Print the whole listing below exactly, skipping every picture.

▸ Collected material
==================================================

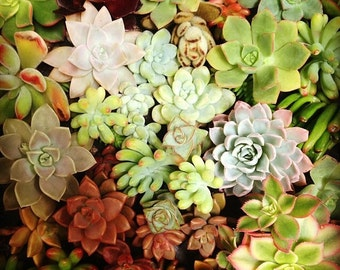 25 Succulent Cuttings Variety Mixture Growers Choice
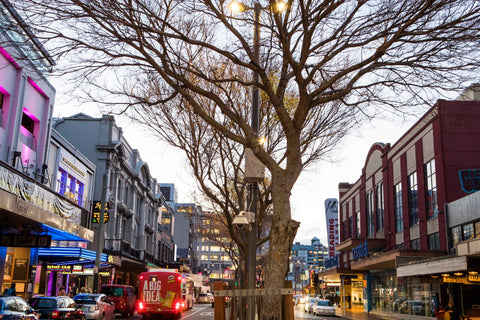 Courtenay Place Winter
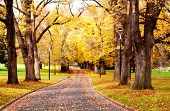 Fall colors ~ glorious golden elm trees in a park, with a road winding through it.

==================================================

▸ Task result
 25 Succulent Cuttings Variety Mixture Growers Choice
 Courtenay Place Winter
 Fall colors ~ glorious golden elm trees in a park, with a road winding through it.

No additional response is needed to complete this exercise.